## Document passage
#####

Understanding Risk and Threat Vectors

 · 13 mins read

Understanding Risk and Threat Vectors

In the last decade, digital currencies have emerged as a fundamentally distinct asset class posing both exciting new opportunities and unique challenges.

In this time, digital currencies have transitioned from being primarily used by cypherpunks and early adopters, to becoming viable payment tools used by businesses and organizations of all sizes.

According to cryptocurrency market tracker CoinGecko(1), there are now close to 7,000 different cryptocurrencies in existence—many of which operate on a custom blockchain implementation. Storing and managing a wide array of digital currencies previously required multiple asset management tools and wallets, making for a cumbersome process that was difficult to scale and unsuitable for institutional crypto businesses.

In an effort to make managing digital currencies more secure and approachable for institutions, Ledger created Vault, a multi-cryptocurrency, multi-authorization management solution for digital assets. Through its advanced rule engine and secure execution framework, Ledger Vault enables customers of all sizes to safely manage their digital currency accounts and customize advanced rule-sets that control how funds can be accessed.

Although digital asset storage and transfer solutions are generally exposed to a variety of threat vectors, Vault has been designed to mitigate or eliminate these risks. This post will discuss some of the most prominent threats to HSM-based security providers and will highlight the safeguards Ledger has put in place to ensure Vault customers remain protected against such attacks.

Supply Chain Attacks

Broadly speaking, supply chain attacks occur when an attacker is able to exploit a critical piece of security hardware or software before it reaches the customer. This might include physically tampering with the hardware; modifying it to remove security layers, adding additional unintended functionality; or physically replacing the device altogether with a backdoored copy.

In the case of an HSM based security provider, an example of a supply chain attack could include intercepting and subverting the security of its hardware security modules (HSMs) by installing a backdoor to provide shell access over the HSM—potentially allowing the attacker to run unsigned code and extract the secrets.

Ledger’s solution: All Ledger HSMs are purchased directly from Gemalto, one of the world’s leading vendors of digital key HSMs. The HSM itself has strong countermeasures that prevent unauthorized users from accessing the secrets. Ledger manually flashes its own firmware and re-verifies this in-house, reducing the risk of running backdoored HSM firmware. The supply chain is also strictly controlled and audited, making it extremely challenging for an attacker to intercept an HSM before it reaches us.

#####

## Data provided
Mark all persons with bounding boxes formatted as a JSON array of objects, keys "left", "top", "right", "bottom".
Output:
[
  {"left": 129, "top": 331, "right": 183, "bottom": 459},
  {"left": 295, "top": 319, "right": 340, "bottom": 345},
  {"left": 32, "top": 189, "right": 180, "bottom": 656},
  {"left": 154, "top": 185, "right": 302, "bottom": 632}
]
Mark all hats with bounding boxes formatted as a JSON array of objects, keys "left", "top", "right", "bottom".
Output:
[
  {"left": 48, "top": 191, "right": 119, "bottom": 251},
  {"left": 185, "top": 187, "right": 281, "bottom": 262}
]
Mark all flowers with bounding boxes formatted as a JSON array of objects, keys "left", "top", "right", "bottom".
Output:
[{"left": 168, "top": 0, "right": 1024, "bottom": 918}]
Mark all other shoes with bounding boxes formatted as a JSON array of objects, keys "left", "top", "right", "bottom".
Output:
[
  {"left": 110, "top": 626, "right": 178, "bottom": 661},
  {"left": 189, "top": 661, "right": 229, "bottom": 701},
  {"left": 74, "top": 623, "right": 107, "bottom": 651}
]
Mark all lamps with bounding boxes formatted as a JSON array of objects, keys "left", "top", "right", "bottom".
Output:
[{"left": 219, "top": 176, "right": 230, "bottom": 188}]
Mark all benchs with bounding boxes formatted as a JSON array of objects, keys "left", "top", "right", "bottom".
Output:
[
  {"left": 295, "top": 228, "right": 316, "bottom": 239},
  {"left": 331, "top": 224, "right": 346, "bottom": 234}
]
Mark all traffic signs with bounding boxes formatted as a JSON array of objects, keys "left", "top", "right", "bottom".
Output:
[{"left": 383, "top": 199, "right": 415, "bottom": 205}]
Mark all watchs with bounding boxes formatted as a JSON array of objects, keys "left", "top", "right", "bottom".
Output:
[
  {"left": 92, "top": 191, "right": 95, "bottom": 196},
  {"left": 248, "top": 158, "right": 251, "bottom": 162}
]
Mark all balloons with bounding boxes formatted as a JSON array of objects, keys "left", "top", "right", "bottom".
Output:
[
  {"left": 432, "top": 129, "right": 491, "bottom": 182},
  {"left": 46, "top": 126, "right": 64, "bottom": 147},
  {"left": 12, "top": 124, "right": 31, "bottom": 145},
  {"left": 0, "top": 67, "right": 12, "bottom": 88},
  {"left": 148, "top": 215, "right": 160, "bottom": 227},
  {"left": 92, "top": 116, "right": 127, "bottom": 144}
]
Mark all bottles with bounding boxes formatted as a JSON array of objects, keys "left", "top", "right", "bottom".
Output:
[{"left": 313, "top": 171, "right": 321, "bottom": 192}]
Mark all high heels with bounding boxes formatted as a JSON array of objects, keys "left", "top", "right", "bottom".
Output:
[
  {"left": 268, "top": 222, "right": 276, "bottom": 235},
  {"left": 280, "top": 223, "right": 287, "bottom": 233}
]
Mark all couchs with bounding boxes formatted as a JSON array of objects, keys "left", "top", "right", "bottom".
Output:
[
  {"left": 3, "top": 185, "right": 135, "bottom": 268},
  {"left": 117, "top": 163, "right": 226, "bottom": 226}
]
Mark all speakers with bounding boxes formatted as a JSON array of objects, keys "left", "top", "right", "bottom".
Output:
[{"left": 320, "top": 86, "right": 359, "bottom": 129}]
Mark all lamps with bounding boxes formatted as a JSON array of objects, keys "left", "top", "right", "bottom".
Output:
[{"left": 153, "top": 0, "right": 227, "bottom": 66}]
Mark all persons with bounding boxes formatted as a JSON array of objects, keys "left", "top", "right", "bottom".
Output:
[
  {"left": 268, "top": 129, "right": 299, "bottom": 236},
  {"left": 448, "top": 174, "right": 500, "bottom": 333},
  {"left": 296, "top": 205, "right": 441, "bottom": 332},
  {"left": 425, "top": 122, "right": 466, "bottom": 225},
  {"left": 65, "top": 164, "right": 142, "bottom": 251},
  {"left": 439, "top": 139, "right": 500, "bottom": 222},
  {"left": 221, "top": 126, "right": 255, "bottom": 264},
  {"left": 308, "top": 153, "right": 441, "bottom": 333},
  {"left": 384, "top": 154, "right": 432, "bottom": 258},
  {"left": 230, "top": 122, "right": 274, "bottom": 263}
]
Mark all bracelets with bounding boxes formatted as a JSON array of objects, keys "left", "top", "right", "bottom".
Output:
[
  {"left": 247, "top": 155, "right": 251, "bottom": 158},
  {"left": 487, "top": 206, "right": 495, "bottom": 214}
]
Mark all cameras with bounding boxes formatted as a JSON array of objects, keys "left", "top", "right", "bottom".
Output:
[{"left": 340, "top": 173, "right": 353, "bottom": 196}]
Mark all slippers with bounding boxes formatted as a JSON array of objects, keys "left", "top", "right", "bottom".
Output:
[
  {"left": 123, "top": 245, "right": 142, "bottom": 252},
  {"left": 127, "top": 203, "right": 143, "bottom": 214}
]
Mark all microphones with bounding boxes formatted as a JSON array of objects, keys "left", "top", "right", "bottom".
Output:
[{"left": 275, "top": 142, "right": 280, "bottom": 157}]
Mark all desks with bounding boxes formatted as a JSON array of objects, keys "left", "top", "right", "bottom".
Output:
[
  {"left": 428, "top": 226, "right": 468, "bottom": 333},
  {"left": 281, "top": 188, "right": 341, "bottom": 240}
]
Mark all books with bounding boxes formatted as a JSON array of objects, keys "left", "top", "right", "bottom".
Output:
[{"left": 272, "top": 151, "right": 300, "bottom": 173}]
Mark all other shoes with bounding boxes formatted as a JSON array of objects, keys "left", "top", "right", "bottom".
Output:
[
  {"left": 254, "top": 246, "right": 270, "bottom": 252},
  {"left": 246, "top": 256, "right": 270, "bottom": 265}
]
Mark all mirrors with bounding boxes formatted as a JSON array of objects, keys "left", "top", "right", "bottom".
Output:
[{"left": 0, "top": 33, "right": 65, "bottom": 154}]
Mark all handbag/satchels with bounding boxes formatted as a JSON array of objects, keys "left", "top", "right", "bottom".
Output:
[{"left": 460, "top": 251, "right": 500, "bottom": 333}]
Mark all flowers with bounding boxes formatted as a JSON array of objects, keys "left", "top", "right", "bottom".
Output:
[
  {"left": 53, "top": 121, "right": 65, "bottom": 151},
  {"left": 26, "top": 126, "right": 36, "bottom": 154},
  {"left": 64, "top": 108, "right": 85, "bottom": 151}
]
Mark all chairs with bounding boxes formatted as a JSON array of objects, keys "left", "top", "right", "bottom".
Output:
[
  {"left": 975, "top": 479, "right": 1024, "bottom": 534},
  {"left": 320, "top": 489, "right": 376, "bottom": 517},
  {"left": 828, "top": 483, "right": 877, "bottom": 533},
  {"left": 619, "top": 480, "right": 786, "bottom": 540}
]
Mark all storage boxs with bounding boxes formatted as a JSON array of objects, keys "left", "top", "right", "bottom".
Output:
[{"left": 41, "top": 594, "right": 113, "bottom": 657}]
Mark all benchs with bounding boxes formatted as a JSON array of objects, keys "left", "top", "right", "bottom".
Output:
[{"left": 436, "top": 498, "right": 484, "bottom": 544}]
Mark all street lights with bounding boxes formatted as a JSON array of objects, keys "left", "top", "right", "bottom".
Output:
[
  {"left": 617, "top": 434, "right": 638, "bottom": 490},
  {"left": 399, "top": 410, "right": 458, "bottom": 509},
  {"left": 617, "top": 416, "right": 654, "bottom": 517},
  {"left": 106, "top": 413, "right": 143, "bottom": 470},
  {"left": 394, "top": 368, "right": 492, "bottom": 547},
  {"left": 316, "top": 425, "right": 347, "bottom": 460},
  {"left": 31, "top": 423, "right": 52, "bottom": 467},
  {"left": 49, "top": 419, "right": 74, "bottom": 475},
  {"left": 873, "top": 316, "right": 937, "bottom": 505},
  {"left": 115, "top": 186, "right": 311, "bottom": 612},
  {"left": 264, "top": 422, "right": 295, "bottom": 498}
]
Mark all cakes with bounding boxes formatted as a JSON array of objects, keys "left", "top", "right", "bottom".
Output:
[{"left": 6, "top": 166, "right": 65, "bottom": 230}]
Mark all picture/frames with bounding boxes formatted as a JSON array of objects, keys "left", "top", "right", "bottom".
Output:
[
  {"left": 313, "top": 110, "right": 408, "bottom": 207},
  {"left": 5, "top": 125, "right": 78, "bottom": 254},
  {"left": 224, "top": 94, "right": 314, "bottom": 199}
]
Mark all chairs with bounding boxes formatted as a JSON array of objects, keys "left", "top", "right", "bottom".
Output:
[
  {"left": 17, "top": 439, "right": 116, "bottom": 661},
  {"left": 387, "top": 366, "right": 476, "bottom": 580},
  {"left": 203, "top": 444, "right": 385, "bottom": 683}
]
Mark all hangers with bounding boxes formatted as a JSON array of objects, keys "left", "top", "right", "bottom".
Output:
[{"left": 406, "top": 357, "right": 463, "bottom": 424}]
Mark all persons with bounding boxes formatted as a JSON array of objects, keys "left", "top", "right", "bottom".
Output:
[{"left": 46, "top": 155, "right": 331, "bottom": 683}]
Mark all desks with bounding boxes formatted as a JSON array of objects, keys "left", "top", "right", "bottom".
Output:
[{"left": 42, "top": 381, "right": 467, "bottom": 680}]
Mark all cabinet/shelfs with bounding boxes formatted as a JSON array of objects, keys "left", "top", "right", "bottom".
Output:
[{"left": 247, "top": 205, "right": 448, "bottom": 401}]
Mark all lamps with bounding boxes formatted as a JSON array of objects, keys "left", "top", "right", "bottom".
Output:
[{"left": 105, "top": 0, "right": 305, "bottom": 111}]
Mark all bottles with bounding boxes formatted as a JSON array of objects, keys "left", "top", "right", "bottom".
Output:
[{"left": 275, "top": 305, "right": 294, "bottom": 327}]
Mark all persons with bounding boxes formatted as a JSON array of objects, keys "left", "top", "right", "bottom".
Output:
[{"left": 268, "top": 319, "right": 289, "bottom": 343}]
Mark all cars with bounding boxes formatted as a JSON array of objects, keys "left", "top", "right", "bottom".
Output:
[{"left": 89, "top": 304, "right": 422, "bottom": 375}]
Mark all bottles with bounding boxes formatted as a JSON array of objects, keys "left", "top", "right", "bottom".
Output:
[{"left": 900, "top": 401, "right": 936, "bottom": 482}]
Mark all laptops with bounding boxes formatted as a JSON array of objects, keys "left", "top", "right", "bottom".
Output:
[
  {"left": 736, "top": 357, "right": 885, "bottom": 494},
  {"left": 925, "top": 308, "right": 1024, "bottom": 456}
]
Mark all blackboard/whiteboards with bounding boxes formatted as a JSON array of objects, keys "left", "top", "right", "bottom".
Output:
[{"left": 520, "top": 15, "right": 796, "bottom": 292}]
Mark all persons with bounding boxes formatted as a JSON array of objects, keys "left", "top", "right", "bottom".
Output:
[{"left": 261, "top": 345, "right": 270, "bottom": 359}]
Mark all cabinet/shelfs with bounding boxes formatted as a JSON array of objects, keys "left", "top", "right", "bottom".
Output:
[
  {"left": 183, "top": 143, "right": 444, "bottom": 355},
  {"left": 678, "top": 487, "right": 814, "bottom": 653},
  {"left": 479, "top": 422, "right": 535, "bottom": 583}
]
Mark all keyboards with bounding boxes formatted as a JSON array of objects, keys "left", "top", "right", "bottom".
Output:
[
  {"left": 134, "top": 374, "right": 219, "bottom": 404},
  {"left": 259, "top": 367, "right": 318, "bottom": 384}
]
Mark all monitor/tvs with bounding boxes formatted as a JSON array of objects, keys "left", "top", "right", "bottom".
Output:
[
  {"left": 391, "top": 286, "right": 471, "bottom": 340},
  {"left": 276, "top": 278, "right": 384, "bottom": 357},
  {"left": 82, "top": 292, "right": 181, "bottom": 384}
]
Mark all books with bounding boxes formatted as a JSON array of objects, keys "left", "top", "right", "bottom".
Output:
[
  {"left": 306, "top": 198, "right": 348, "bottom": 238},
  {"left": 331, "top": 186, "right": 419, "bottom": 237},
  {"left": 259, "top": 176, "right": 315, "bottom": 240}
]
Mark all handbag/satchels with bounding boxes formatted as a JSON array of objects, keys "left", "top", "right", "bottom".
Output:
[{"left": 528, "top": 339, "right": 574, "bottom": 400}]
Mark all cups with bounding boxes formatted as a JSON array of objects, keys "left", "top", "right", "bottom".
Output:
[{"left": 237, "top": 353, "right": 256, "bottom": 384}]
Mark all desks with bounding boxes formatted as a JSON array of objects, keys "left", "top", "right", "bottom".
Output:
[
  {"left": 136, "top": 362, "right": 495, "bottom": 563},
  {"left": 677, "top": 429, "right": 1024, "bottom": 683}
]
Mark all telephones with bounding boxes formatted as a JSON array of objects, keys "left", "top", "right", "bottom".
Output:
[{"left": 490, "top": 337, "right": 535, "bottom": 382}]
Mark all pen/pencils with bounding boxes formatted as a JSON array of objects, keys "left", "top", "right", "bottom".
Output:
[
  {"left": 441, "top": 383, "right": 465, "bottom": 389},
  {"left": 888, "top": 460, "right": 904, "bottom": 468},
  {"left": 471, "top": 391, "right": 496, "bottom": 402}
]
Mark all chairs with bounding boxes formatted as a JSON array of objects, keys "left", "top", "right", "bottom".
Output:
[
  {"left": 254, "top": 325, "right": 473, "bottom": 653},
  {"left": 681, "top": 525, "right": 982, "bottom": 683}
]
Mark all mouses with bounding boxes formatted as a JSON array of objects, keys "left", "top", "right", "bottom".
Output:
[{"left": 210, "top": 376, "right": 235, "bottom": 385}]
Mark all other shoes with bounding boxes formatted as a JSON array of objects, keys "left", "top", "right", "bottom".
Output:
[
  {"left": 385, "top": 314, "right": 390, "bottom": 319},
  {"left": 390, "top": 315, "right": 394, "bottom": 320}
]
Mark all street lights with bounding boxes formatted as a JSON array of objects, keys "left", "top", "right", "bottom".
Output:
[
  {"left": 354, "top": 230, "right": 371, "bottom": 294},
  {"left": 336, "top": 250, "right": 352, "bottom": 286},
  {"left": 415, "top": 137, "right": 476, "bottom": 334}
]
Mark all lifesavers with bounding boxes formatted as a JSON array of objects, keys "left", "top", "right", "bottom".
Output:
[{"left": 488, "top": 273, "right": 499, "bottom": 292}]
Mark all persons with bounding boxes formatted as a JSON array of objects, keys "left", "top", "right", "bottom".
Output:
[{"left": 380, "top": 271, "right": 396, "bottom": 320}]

#####

## Short task 1
Answer these questions using the threat vectors post:
(a) According to CoinGecko, roughly how many different cryptocurrencies now exist?
(b) What did Ledger create to make managing digital currencies more secure and approachable for institutions?
(c) From which vendor does Ledger buy all of its HSMs?
## Short task 2
Echo the stretch of the threat vectors post from "In the case" through "it reaches us.".
The listing is separate material from the threat vectors post.

## Finished answer 1
(a) Close to 7,000.
(b) Vault, a multi-cryptocurrency, multi-authorization management solution for digital assets.
(c) Gemalto.

## Finished answer 2
In the case of an HSM based security provider, an example of a supply chain attack could include intercepting and subverting the security of its hardware security modules (HSMs) by installing a backdoor to provide shell access over the HSM—potentially allowing the attacker to run unsigned code and extract the secrets.

Ledger’s solution: All Ledger HSMs are purchased directly from Gemalto, one of the world’s leading vendors of digital key HSMs. The HSM itself has strong countermeasures that prevent unauthorized users from accessing the secrets. Ledger manually flashes its own firmware and re-verifies this in-house, reducing the risk of running backdoored HSM firmware. The supply chain is also strictly controlled and audited, making it extremely challenging for an attacker to intercept an HSM before it reaches us.